I'm currently working on a "typical" set-top box project (digital TV).
The system can be considered an "heterogeneous computing" system, with various "processing elements" for different tasks:
- an SH4 (ST40) "system" CPU, where the app runs on top of a mini OS
- a micro-controller for watchdog and low-power/stand-by functions
- a co-processor for audio decoding
- another co-processor and/or ASIC for video decoding (the media decoders are not well documented)
- a few DMA engines
- a blitter gizmo for UI whiz-bang
- a crypto co-processor
- stuff I don't even know about
All of these accessing a shared resource: RAM (through a shared bus??)
The ODM provides minimal profiling tools (instruction pointer sampling, and a post-processing script tho parse the symbol table, matching IP with the corresponding function).
Problem is, these tools only profile the "system" CPU. The rest of the system is a giant black-box to me.
Profiling shows that merely decoding one HD channel (audio and video) pegs the system CPU to 50%, which is unexpected, because all the heavy lifting is done elsewhere.

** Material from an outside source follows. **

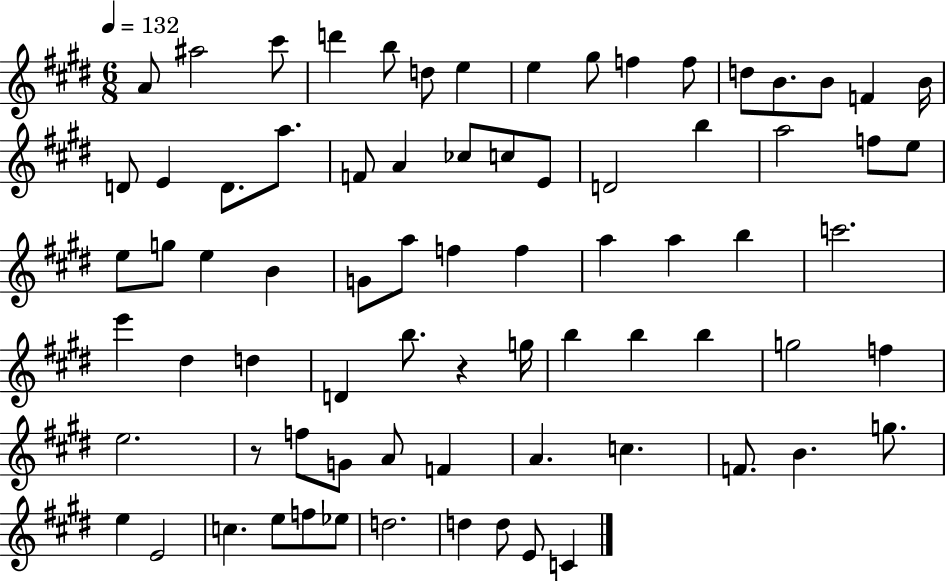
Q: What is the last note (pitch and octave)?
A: C4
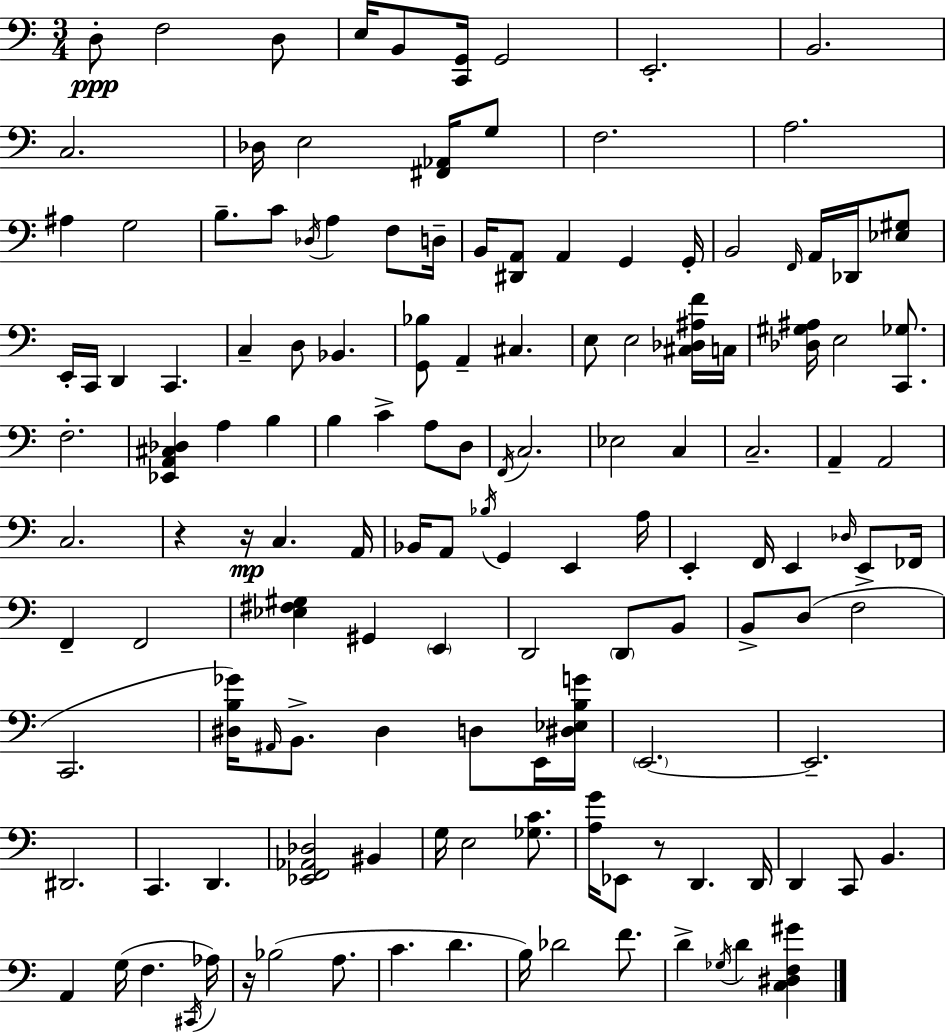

If I disable the audio, the load drops to 25%... even though audio tasks were far from taking 25%. When audio is disabled, the system CPU spends less time in ALL other parts of the software.
This would seem to incriminate some kind of bus contention for a shared resource, and I'm thinking main memory.
Drop audio decoding => bus contention drops => everything runs smoother.
Does this theory make sense/hold water?
More importantly, how would I validate/invalidate it?
In order to be a credible explanation, it is required that when the system CPU needs to access RAM, if the bus is locked by another entity, the CPU just spins, instead of switching to a different task.
I'm thinking maybe I can use the perfcounters to high-light CPU twiddling its thumbs while waiting for RAM access?
Hmmm, there is a "ram" event, but its only a counting event, so no cigar. Perhaps using cache misses? pfi and pfo (Pipeline Freeze due to cache miss Instruction/Operand)
But the problem is not really SHARING the memory, but merely accessing it. In the limit, each processor could have its own little private part of RAM, but only one processor can access RAM at the same time. But that would still impact the latency of the pipeline freeze on a miss. (Sorry for thinking out loud, I'm really in the dark here.)
Anyway, I'm open to suggestions / advice / warnings / etc.